Whether I like it or not, I am now retired. Everything happened quickly, and the semester I had hoped would be a good one (Spring 2013) is now non-existent. I cannot say everything I would like to say because I had to sign an agreement, but the essence of it all is this: I was fired (forced to resign) because they accused me of threatening people both on Facebook and on this blog. Someone diligently read my blog with evil intent in mind to find any mention of violence, real or imagined, and of course, they found it. I use words to show anger and frustration, like most writers do. But as for any real violence, I can do some serious harm to cheesecake, but no human alive has anything to fear from me. I cannot shoot a gun and am terrified of them. I'd be far more likely to cut myself with a knife than I would be able to cut or stab anyone else. With my weak wrists, scarred from carpal tunnel surgery and still white-fingered from Reynaud's Syndrome, I'd be hard-pressed to bludgeon anyone. I can't hold my arms over my head long enough to roll my hair, much less enact a scene from Psycho.
Silly. Disappointing. Frustrating. Humiliating. All of that and more. It was a witch-hunt, and I was the prey. I am a victim of some nasty academic politics, and I have a choice. Lots of choices, actually. I can lick my wounds for a few months and try to get back into an academic position as an adjunct. I can try to do something different. I can retire and try to live on less money. Right now, I plan to get my house clean and organized, throwing away tons of academic stuff, selling and donating books, and just in general erasing my life as a teacher. Except for the memories. My former "colleagues" can take my job from me, but they cannot take the love and memories I have of teaching and of great students. In 25+ years, I have had many many "love letters" from students. I have wedding invitations. I have birth announcements. I have the comfort of knowing that I was not just a good teacher, but occasionally a GREAT teacher, and that will always be mine.

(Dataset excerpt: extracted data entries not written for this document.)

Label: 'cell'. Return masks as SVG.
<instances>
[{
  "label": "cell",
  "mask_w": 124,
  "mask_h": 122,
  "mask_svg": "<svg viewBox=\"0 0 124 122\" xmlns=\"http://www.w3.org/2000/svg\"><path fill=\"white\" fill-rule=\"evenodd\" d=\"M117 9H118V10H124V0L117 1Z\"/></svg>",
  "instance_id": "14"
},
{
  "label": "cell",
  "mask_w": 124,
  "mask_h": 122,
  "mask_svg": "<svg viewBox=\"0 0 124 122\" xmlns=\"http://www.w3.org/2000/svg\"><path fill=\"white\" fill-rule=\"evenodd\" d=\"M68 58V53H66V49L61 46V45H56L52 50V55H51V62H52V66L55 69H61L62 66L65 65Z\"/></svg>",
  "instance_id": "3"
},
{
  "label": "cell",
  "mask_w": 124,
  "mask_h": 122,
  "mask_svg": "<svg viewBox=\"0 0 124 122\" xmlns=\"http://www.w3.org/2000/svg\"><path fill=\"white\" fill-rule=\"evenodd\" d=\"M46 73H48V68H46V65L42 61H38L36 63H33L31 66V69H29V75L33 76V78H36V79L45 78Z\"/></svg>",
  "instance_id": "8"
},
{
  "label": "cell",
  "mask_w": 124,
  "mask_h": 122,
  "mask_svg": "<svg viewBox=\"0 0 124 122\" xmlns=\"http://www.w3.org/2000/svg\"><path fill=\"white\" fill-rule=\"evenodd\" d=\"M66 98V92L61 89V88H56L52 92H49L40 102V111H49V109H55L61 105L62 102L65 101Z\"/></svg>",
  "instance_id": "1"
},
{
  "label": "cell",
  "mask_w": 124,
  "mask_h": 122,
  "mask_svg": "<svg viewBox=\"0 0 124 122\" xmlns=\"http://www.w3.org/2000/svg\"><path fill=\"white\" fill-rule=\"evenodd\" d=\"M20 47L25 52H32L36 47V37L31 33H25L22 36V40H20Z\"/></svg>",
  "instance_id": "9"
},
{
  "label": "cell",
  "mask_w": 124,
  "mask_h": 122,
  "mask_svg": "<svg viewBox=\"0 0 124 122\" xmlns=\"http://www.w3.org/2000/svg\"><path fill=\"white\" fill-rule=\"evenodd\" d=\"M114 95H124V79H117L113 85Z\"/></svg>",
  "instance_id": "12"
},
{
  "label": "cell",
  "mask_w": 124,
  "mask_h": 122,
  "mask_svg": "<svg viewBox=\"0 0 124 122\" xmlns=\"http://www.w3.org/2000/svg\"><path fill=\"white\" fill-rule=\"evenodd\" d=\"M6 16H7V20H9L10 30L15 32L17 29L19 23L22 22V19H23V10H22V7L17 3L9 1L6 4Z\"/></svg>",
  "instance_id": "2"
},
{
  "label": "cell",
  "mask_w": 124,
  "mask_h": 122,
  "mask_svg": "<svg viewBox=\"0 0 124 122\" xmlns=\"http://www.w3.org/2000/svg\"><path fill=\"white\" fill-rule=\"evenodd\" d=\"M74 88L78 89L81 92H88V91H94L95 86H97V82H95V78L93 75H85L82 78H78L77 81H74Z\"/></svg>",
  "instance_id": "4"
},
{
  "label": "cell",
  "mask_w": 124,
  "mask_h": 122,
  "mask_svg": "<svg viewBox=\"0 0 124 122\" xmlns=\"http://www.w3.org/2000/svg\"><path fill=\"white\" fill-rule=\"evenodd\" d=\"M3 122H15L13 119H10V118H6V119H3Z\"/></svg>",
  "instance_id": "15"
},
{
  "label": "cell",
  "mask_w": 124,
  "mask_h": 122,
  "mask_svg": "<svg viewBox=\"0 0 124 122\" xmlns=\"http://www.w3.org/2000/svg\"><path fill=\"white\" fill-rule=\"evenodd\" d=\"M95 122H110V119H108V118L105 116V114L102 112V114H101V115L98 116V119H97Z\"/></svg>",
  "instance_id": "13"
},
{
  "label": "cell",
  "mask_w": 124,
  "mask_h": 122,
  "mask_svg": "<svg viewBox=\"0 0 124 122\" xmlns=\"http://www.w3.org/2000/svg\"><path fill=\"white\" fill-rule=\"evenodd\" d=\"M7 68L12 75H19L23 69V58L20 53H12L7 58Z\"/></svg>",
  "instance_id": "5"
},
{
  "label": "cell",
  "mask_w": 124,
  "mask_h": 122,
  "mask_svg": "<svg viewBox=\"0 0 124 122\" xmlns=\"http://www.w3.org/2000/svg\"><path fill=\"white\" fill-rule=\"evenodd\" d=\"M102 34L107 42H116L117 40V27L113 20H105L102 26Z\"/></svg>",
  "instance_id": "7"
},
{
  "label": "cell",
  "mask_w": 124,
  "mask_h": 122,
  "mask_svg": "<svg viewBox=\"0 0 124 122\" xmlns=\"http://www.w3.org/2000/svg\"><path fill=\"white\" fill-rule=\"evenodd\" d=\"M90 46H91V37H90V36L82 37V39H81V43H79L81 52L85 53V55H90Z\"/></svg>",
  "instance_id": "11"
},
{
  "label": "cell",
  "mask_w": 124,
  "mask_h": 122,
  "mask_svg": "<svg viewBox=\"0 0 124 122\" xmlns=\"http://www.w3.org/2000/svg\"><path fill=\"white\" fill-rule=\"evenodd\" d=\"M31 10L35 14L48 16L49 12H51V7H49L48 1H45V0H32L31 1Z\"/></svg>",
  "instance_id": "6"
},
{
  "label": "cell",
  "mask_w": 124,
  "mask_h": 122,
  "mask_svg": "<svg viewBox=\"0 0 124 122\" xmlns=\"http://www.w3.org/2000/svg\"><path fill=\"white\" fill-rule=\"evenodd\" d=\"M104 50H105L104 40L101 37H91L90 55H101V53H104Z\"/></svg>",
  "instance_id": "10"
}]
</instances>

As soon as I can, I plan to get back into painting. We just spent a couple of weeks with my son and his wife in Fayetteville, Arkansas, at their new home. We helped paint and fix and get it ready for their move-in. I've got a painting in mind for them that will incorporate all their new room colors. The living room, kitchen, breakfast nook, dining room, and library (formal living room) are all open to each other, and all have a view of the two halls, with all colors coordinating, primarily in grays and sands and neutrals, with that shot of claret in the dining room and the peachy-orange and burnt orange colors in the kitchen/nook area, so I'm doing an impressionistic landscape using many of those colors, as well as a triptych on smaller canvases that will be more of an abstract.
I'm going to move my sewing area into my upstairs office to take advantage of the big double windows and the natural light. I doubt I'll get much into sewing clothing, but I would like to make curtains and pillows and other sorts of things. I've got some patterns for Renaissance and Tudor and Victorian-style clothing that I might make, just for fun.
Anyway, life is going on. I've cleaned out my office at school, turned in my keys, ID, and parking tag, and have all that sitting in the living room, ready to be sorted and disposed of as needed. Tomorrow I'll head to Big Rapids to begin work on my apartment. That stuff has to come home, too. Sigh. But once it is done, I will be done. No more long boring drives up to Big Rapids on Sunday afternoons. No more living apart from my husband for 3-5 days of the week. No more frozen microwave meals for days on end. Instead, I can wake up next to him every day of the week, share a pot of coffee with him, chat with him about our day's plans, and in general, act like a married couple again.
Simon the Number One cat is delighted to have me back, I can tell. He sits for hours on my lap. He escorts me to bed at night. He meets me at the foot of the stairs each morning when I get up. He is the epitome of fur therapy and love.
So despite my anger and grief, I found myself laughing out loud this morning over something silly on Facebook. I laughed until tears ran down my face, and as I was laughing, I realized it had been a hell of a long time since I had laughed like that. So life is going to be good. I'm going to be just fine. And the butt-barnacles who worked so very hard to get rid of me will have to turn their attention to their next victim. I wish karma existed, but it doesn't, so I'll have to content myself with living well. It's the best revenge of all.